To do
Transcribe every entry word for word. Skip the pictures.
>> BEGIN Entries shown
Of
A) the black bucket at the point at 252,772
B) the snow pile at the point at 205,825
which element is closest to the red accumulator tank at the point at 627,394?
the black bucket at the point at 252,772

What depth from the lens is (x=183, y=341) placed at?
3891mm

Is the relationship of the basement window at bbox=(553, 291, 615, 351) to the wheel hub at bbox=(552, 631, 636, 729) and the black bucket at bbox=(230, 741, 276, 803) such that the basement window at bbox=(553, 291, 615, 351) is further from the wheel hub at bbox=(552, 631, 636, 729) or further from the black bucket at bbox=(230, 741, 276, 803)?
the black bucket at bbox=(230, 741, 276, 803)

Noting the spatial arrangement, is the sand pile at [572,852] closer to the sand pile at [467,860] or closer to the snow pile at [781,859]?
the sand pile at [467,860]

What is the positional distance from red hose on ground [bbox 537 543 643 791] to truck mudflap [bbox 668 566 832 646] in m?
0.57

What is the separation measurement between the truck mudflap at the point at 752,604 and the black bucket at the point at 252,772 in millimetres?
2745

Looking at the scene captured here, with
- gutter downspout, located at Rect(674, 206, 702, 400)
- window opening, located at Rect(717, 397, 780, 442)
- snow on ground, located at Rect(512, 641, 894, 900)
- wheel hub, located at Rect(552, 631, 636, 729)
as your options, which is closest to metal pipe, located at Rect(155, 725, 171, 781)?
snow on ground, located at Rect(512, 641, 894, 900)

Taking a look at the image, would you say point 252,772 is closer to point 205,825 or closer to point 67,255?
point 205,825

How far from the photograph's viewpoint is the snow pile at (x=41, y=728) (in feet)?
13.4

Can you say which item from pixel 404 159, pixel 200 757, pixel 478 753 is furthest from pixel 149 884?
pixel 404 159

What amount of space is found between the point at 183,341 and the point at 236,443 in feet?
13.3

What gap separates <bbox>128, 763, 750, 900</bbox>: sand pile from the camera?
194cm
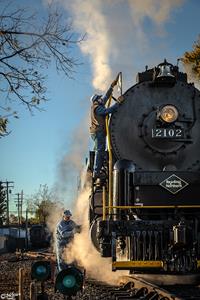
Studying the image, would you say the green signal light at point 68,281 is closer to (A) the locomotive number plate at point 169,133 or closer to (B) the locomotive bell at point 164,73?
(A) the locomotive number plate at point 169,133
>> END Entries shown
Complete response
Of
A) the black bucket at the point at 252,772
B) the snow pile at the point at 205,825
which element is closest to the red accumulator tank at the point at 627,394?
the black bucket at the point at 252,772

What depth from the lens is (x=183, y=341) placed at?
3891mm

Is the relationship of the basement window at bbox=(553, 291, 615, 351) to the wheel hub at bbox=(552, 631, 636, 729) and the black bucket at bbox=(230, 741, 276, 803) such that the basement window at bbox=(553, 291, 615, 351) is further from the wheel hub at bbox=(552, 631, 636, 729) or further from the black bucket at bbox=(230, 741, 276, 803)?
the black bucket at bbox=(230, 741, 276, 803)

Noting the spatial arrangement, is the sand pile at [572,852] closer to the sand pile at [467,860] or closer to the snow pile at [781,859]?
the sand pile at [467,860]

What is the positional distance from red hose on ground [bbox 537 543 643 791] to truck mudflap [bbox 668 566 832 646] in m?
0.57

What is the separation measurement between the truck mudflap at the point at 752,604 and the black bucket at the point at 252,772 in millimetres?
2745

Looking at the scene captured here, with
- gutter downspout, located at Rect(674, 206, 702, 400)
- window opening, located at Rect(717, 397, 780, 442)
- snow on ground, located at Rect(512, 641, 894, 900)
- wheel hub, located at Rect(552, 631, 636, 729)
as your options, which is closest to metal pipe, located at Rect(155, 725, 171, 781)?
snow on ground, located at Rect(512, 641, 894, 900)

Taking a look at the image, would you say point 252,772 is closer to point 205,825 or closer to point 67,255?
point 205,825

How far from the photograph's viewpoint is the snow pile at (x=41, y=728) (in feet)?
13.4

Can you say which item from pixel 404 159, pixel 200 757, pixel 478 753 is furthest from pixel 149 884?
pixel 404 159

What amount of space is found between the point at 183,341 and the point at 236,443 in feet?
13.3

What gap separates <bbox>128, 763, 750, 900</bbox>: sand pile from the camera?
194cm
Studying the image, would you say the green signal light at point 68,281 is closer to (A) the locomotive number plate at point 169,133 or closer to (B) the locomotive bell at point 164,73?
(A) the locomotive number plate at point 169,133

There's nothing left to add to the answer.